_Task prompt_.
In the material below, find the line containing "this 882×588 image." and output it and all lines after it exactly, through the last one, without the pictures.

= = = =

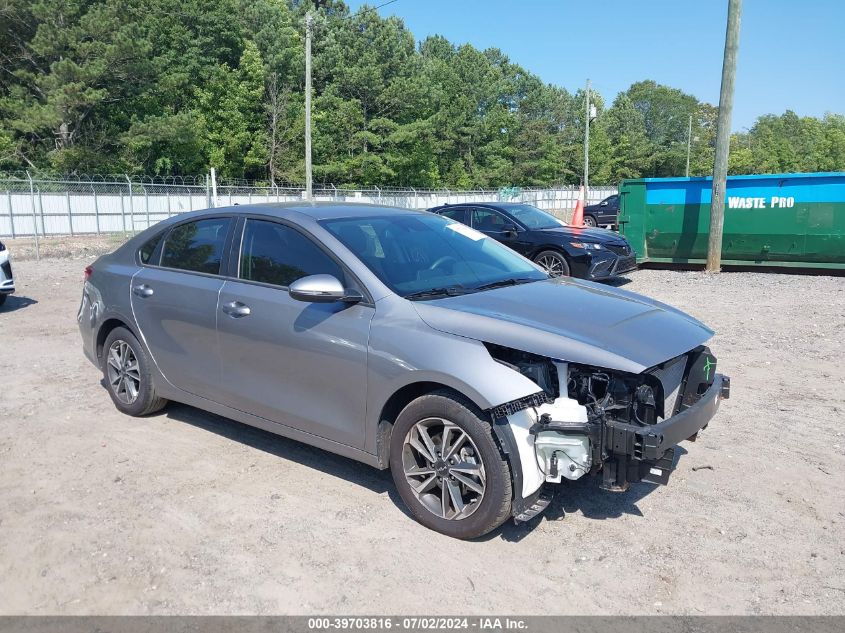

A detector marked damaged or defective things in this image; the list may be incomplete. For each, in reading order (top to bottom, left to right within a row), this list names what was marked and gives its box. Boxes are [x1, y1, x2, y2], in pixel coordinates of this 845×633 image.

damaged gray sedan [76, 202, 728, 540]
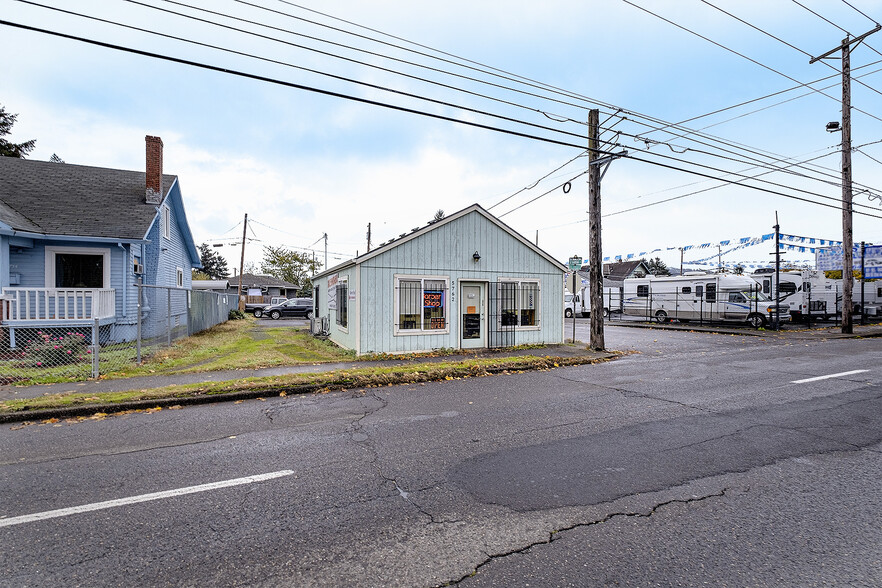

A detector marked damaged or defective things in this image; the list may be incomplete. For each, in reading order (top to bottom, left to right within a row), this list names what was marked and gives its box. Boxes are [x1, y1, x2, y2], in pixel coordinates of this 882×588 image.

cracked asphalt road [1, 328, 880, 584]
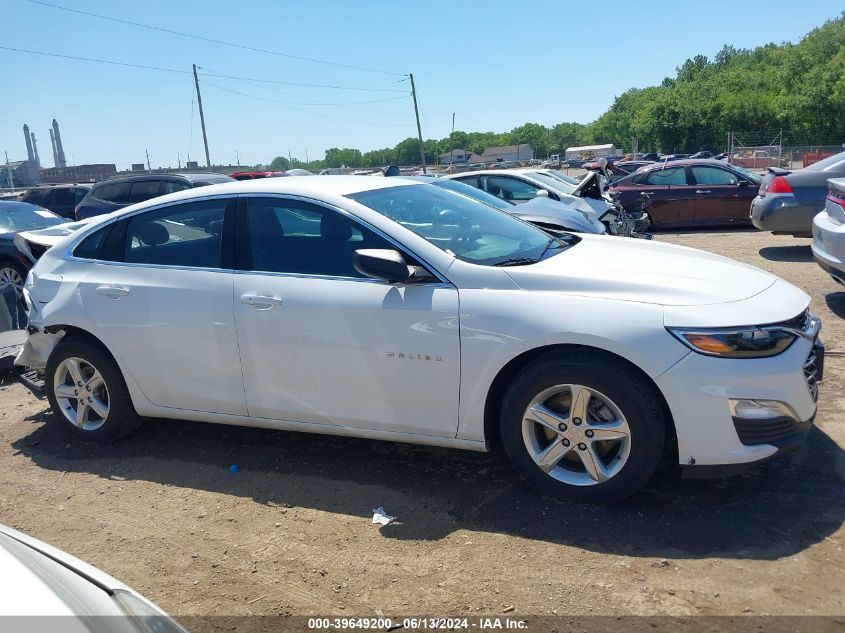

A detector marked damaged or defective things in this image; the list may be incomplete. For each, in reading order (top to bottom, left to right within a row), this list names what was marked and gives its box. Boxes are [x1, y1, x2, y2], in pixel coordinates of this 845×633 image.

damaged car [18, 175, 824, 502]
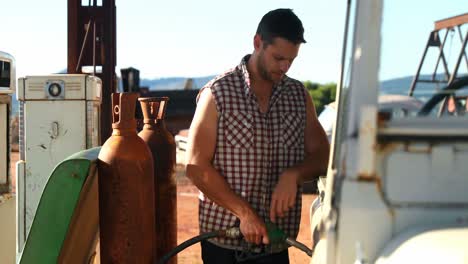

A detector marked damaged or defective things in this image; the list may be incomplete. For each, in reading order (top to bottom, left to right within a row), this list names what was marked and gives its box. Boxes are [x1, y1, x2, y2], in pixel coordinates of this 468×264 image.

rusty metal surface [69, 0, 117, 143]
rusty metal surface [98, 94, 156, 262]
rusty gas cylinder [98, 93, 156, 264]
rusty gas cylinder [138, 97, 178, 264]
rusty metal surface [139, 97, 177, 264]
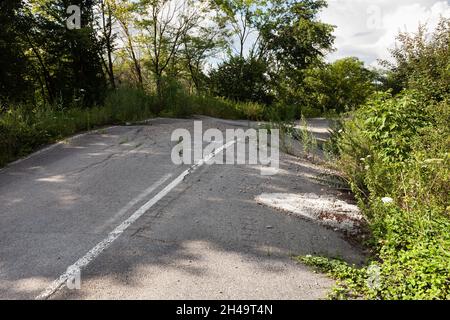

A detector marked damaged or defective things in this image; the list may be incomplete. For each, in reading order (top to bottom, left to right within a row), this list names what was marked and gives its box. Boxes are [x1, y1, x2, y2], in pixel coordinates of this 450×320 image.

= = = =

_Solution for this task_.
A detector marked damaged or defective things in this image; the list may be incomplete. For each, in reading order (top to bottom, left to right within a row), this list names what was marked and gives its box. Boxes are [x1, y1, x2, y2], in pixel coordinates of this 882×588 image.

cracked asphalt road [1, 328, 880, 584]

A detector marked damaged or defective things in this image; the list may be incomplete. For each, in reading order (top to bottom, left to right within a row), this list names what was marked and gives its box. Boxes are [x1, y1, x2, y2], in pixel coordinates of this 845×633 image.

damaged car [18, 175, 824, 502]

A detector marked damaged or defective things in this image; the list may be incomplete. For each, in reading order (top to bottom, left to right within a row), this list names what was marked and gives its box. Boxes are [x1, y1, x2, y2], in pixel coordinates of this 468×264 image.

rusty metal surface [69, 0, 117, 143]
rusty metal surface [98, 94, 156, 262]
rusty gas cylinder [98, 93, 156, 264]
rusty gas cylinder [138, 97, 178, 264]
rusty metal surface [139, 97, 177, 264]

A detector marked damaged or defective things in this image; the list may be incomplete. For each, in reading order (top to bottom, left to right within a row), this list names what was marked and gives its box. Boxes are [x1, y1, x2, y2], in pixel coordinates of this 450×320 image.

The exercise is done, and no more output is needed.